The Kick Starter has been going since Friday 13th (brave folks!) and only runs for 13 days. It features a bunch of cool rewards such as an original soundtrack (composed by Ian Alex-Mac), an 80s styled movie poster (illustrated by Michael Lee-Graham), hand-painted samurai dioramas (sculptured and hand painted by Jason Bakutis of microfear.com), as well as an opportunity to star in the comic itself.
Mike describes his comic: "The Samurai Slasher is a fun and loving look at the slasher genre, which follows the eponymous katana wielding menace, as he slashes his way through feudal Japan, a lakeside retreat, and a gallery exhibition, before finally being confronted by the army."
I’ve had a chance to read a preview of the anthology, which shows off the different styles the artists have used to tell the Samurai slasher story, and these variants are pleasingly different, and a great showcase of the respective artist’s skills. At this stage, work is still being done on the comic, so it isn’t fully complete, but it is interesting to see how the story and background of the Samurai slasher is developing.
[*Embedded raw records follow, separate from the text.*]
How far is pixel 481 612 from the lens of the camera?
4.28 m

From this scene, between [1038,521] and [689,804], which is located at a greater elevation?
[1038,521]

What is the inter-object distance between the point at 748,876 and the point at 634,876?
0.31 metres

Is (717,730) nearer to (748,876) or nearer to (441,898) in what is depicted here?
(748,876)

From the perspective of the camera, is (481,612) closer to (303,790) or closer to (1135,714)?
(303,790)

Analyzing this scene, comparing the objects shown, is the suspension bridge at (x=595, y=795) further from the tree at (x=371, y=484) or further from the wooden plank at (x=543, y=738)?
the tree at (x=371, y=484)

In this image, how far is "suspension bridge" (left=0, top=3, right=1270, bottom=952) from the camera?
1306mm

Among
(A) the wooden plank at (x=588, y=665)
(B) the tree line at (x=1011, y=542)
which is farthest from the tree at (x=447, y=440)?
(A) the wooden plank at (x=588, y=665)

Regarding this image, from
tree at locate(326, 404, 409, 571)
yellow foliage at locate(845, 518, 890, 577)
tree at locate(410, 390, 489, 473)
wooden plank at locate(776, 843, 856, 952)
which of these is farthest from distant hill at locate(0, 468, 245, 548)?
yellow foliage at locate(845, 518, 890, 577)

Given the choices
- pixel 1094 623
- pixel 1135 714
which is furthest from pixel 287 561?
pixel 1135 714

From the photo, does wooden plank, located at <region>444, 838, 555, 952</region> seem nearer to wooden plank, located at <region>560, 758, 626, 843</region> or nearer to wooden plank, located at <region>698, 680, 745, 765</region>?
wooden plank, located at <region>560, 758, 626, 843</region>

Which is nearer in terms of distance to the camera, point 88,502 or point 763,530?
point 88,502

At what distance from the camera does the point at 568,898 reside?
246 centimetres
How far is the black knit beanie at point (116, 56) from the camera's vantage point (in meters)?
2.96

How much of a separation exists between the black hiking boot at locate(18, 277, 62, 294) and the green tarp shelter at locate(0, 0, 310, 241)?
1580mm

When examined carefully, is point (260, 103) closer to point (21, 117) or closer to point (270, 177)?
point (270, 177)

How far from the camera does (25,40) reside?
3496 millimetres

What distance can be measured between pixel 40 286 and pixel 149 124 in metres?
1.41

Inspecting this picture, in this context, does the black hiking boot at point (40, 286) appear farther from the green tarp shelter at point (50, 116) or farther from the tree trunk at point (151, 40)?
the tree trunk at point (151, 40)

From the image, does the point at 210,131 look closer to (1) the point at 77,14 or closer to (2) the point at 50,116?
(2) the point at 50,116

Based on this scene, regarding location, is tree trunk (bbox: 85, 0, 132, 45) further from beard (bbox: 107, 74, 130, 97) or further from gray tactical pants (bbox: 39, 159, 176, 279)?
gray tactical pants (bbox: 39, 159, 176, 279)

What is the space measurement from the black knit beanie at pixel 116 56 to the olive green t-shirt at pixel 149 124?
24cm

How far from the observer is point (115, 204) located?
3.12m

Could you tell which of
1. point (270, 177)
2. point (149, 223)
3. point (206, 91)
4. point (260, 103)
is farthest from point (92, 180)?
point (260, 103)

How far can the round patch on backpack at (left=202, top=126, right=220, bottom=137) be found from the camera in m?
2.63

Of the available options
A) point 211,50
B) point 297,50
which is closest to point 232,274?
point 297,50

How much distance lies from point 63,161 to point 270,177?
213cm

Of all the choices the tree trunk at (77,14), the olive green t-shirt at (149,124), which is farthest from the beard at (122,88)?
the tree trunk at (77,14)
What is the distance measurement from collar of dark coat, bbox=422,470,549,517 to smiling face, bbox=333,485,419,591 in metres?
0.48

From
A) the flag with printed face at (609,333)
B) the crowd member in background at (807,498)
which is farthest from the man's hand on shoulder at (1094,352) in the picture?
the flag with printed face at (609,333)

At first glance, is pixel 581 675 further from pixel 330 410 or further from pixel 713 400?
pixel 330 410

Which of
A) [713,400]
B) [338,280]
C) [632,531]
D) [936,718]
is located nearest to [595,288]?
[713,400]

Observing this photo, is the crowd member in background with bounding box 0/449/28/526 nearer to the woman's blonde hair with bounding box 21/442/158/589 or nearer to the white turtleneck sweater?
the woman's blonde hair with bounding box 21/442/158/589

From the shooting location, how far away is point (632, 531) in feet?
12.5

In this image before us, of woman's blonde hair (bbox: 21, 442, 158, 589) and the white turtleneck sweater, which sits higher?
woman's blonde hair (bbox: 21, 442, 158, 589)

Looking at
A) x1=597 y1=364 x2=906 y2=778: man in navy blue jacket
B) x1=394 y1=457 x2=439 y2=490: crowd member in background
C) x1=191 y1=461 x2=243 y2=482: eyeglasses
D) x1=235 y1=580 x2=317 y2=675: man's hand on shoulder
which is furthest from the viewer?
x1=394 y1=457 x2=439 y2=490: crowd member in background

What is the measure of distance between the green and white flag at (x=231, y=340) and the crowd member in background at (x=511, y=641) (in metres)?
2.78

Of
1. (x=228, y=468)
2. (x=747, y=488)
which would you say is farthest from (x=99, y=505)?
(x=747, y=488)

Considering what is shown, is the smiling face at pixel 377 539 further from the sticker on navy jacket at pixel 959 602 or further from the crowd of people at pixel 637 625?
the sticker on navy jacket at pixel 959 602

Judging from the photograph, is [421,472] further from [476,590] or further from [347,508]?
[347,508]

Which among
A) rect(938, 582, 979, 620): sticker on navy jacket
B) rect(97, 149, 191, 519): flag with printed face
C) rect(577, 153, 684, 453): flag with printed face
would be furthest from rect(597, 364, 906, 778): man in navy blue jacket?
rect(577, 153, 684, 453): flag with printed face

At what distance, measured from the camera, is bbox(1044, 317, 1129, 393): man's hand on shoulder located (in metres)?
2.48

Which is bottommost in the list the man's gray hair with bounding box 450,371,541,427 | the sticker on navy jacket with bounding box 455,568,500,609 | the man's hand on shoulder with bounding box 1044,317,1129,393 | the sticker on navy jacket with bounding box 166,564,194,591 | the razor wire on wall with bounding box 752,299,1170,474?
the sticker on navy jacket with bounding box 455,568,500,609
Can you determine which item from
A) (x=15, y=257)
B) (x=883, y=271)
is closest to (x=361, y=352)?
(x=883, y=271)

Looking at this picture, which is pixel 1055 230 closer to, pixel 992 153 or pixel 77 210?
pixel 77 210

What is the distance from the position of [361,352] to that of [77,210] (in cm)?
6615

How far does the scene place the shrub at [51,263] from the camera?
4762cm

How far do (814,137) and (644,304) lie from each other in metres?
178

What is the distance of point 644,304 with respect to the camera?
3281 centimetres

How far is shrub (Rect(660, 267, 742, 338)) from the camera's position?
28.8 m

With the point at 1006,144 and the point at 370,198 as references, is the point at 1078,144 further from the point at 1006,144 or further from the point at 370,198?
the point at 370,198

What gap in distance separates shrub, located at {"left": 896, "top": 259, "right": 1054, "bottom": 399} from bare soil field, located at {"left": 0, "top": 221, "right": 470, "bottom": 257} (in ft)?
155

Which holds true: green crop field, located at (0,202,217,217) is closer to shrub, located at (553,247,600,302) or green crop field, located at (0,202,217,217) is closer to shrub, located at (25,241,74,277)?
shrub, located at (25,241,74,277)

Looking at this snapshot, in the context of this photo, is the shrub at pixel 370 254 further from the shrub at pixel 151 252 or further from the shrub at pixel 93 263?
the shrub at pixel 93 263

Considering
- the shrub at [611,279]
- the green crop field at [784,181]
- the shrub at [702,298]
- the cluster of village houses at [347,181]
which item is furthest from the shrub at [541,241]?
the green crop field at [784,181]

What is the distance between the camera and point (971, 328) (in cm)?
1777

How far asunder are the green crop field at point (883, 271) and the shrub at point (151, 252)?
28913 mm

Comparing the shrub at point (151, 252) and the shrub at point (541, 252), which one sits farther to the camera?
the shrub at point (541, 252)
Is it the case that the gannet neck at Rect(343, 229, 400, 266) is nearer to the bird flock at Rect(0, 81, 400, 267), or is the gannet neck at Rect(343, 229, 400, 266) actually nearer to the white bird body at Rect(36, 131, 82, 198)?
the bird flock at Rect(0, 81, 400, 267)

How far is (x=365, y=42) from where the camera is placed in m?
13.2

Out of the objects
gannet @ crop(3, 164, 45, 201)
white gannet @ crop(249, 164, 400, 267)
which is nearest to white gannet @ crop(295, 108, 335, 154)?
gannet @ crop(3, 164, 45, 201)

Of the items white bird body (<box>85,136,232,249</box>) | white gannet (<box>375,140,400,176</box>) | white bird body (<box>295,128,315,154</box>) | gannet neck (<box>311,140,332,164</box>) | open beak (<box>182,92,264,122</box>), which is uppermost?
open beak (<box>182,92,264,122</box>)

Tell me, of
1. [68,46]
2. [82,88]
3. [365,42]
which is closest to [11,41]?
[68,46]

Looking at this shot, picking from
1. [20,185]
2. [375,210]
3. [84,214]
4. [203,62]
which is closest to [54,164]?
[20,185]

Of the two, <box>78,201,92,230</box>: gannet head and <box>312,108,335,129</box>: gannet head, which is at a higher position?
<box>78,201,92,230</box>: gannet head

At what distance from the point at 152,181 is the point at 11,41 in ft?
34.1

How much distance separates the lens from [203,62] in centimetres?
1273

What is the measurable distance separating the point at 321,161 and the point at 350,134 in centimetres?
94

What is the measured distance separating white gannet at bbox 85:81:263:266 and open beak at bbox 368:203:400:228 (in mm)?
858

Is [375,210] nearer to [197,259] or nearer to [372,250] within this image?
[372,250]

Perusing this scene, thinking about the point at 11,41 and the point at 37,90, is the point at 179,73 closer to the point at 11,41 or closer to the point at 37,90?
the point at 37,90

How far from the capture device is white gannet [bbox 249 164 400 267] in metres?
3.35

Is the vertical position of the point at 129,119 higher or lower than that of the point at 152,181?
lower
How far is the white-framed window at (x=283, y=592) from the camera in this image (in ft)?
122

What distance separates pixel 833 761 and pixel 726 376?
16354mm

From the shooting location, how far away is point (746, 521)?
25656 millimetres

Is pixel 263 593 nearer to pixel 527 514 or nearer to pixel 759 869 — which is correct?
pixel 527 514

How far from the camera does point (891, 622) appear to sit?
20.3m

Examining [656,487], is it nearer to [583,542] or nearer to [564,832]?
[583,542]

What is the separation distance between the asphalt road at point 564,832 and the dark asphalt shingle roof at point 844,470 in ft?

The first story, based around the lakeside retreat and a group of frat boys and their squeezes going for a spring break, is printed on vintage comic stock and recalls the pop-art style so favoured by Lichtenstein, but with elements of Scooby-Doo humour. The violence on show is a stark contrast to the light-hearted approach of the story telling and makes for an uneasy, but satisfying pairing. It’s a unique look by Andy W. Clift, but works well with the subject matter.
The second narrative is an origins story, but framed within another unusual context. Told as a flashback to feudal Japan, you discover how the Samurai Slasher came to be, his motivations and his raison d’être. The artwork is more contemporary; Gavin Mitchell's hues placing an emphasise on the reds and blacks favoured in Japanese culture. The telling of the story has its own twist, but also leaves the reader wondering more about the backstory and life of the Samurai Slasher.
The third story follows on from the Lakeside retreat, and deals with the aftermath of the violence therein. It places the slasher in a further unfamiliar environment, but one with brooding tension and you know, having read the previous stories, things will eventually go awry. The art by Kristina Gee has a more Manga feel to it, with more stylised renderings of the characters, and some interesting POV angles.
The final story, which has the greatest departure from the norm in terms of comic art style, places the Slasher face to face with the military. The art is almost impressionistic, and may be an acquired taste for some readers, but the humour is heart-warming, despite the subject matter, and the narrative makes the reader wonder how potent the Slasher must be to be in such a situation.
With the Kickstarter also comes an official soundtrack. This complements the theme of the main protagonist and his reputation as a character of an 80’s slasher film. I’ve listened to a few tracks and they made me smile. Written with 80’s films in mind, they have an authentic sound to them, filled with synth, basal tones and quick beats in the 80’s style. Two tracks, 'Deimos' and 'Titania' remind me of tracks by Perturbator and Scattle of Hotline Miami soundtrack fame. Plenty of drama and tension with a retro feel to them. The other, 'Galatea', has similar imposing menace, but with definite influences by DJ Shadow, showing off a more epic, orchestral theme. It’s great to have a soundtrack to your comic, to listen to as you read, and the minimum pledge on the Kickstarter includes the soundtrack, which, if the other tracks are as good, is worth it just for the music. The kickstarter finishes on the 26th, so do take a look if you’re interested and support Mike and his team.